Goals:
1. In the Talking Windows text, retype the passage from "The installation at" up to and including "a river ...).".
2. Summarize the Talking Windows text in two sentences.

Page extract:

Artworks: architecture parlante: talking windows

Kanzler Building, Munich 2003

Talking Windows transforms parts of the architecture of a given space into a sounding object. Special made small vibrating drivers are attached to different surfaces, making them resonate with the sounds transported from a sound source via loudspeaker cables to the driver. Thus the surface itself with the driver becomes a loudspeaker, the properties of the material and its resonating qualities determining the loudness and quality of sound.

The architecture begins to talk.

The installation at the Kanzler building in Munich, a former bookstore, applied this system to windows, as the storefront of the shop consisted basically of 16 windows and a glass door. Here the windows began talking to passengers and visitors alike, as the sound could be heard inside as well as outside the building. Classical political speeches and sounds of social controversy, evoking hope and change (f.e. JFK’s inaugural speech, Che Guevara before the United Nations, sounds of the 1968 Paris student uprisings) were confronted on every other window with sounds of nature (bird calls, crickets, a river ...).

[Scene question records]
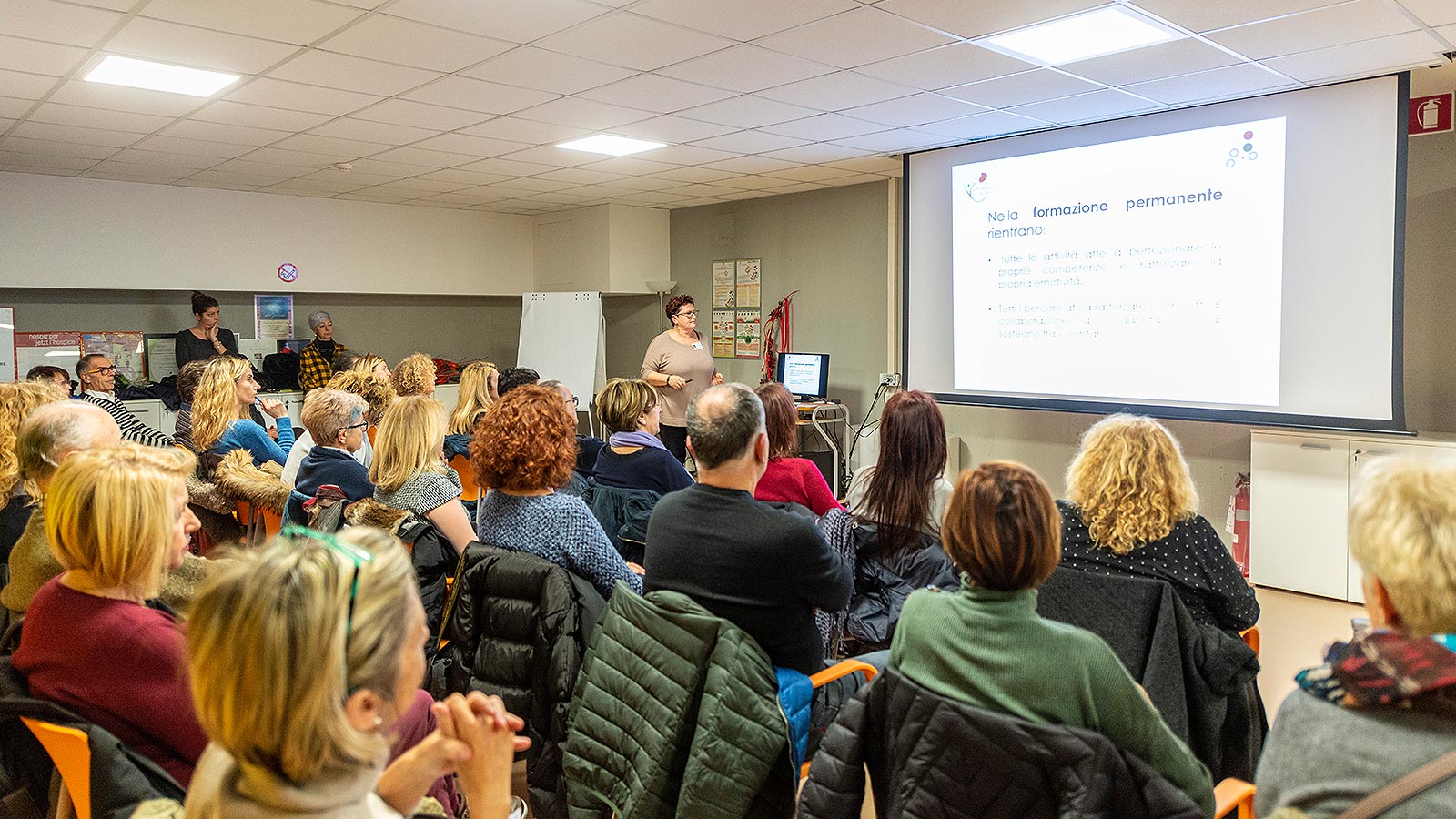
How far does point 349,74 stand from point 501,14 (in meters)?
1.15

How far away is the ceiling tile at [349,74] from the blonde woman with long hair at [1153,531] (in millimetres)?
3339

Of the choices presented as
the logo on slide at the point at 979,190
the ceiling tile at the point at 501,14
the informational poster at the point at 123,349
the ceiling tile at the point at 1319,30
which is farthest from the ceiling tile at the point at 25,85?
the ceiling tile at the point at 1319,30

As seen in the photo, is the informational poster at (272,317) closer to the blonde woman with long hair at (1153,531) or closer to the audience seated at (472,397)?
the audience seated at (472,397)

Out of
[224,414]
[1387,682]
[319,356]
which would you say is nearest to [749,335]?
Answer: [319,356]

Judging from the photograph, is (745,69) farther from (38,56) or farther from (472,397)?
(38,56)

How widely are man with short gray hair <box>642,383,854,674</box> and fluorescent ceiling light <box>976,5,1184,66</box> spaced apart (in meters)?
2.34

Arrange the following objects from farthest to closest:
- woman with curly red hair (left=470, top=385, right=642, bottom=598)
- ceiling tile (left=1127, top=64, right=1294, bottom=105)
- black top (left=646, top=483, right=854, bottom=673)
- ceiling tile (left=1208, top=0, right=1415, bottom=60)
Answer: ceiling tile (left=1127, top=64, right=1294, bottom=105) < ceiling tile (left=1208, top=0, right=1415, bottom=60) < woman with curly red hair (left=470, top=385, right=642, bottom=598) < black top (left=646, top=483, right=854, bottom=673)

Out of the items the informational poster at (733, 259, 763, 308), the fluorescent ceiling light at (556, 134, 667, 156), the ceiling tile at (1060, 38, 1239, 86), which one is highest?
the fluorescent ceiling light at (556, 134, 667, 156)

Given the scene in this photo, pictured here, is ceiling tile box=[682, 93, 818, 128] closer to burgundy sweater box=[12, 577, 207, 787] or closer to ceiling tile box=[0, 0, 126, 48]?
ceiling tile box=[0, 0, 126, 48]

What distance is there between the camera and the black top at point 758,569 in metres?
2.07

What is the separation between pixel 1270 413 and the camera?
4.80 m

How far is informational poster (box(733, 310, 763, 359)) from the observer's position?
27.1 ft

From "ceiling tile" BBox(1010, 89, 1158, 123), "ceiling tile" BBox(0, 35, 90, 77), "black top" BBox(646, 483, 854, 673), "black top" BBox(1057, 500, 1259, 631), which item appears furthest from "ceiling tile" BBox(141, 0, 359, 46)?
"ceiling tile" BBox(1010, 89, 1158, 123)

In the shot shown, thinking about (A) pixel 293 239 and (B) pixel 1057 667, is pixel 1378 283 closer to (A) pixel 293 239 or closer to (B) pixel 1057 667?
(B) pixel 1057 667
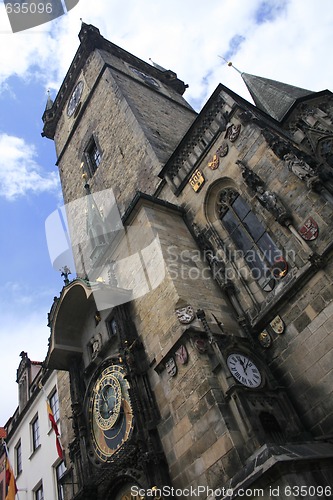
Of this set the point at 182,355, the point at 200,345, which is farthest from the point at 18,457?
the point at 200,345

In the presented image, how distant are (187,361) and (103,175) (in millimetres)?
11168

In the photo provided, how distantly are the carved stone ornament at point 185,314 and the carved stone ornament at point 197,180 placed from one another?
13.1ft

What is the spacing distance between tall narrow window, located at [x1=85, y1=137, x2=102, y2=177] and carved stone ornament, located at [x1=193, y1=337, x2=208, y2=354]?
12216mm

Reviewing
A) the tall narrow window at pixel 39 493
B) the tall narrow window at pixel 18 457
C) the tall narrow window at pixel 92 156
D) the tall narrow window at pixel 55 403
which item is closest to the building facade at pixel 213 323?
the tall narrow window at pixel 55 403

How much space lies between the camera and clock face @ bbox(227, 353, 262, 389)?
710 cm

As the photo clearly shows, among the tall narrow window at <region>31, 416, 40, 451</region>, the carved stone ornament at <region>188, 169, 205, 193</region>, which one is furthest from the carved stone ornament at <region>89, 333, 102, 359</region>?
the tall narrow window at <region>31, 416, 40, 451</region>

Outputs in order:
1.
The installation at the Kanzler building in Munich, a former bookstore, applied this system to windows, as the storefront of the shop consisted basically of 16 windows and a glass door. Here the windows began talking to passengers and visitors alike, as the sound could be heard inside as well as outside the building. Classical political speeches and sounds of social controversy, evoking hope and change (f.e. JFK’s inaugural speech, Che Guevara before the United Nations, sounds of the 1968 Paris student uprisings) were confronted on every other window with sounds of nature (bird calls, crickets, a river ...).

2. Talking Windows turns parts of a space's architecture into sounding objects by attaching small vibrating drivers to surfaces, so that each surface becomes a loudspeaker whose material and resonance shape the sound. At the Kanzler building in Munich, a former bookstore, the system was applied to the storefront windows, where classical political speeches and sounds of social controversy were set against sounds of nature on every other window and could be heard both inside and outside.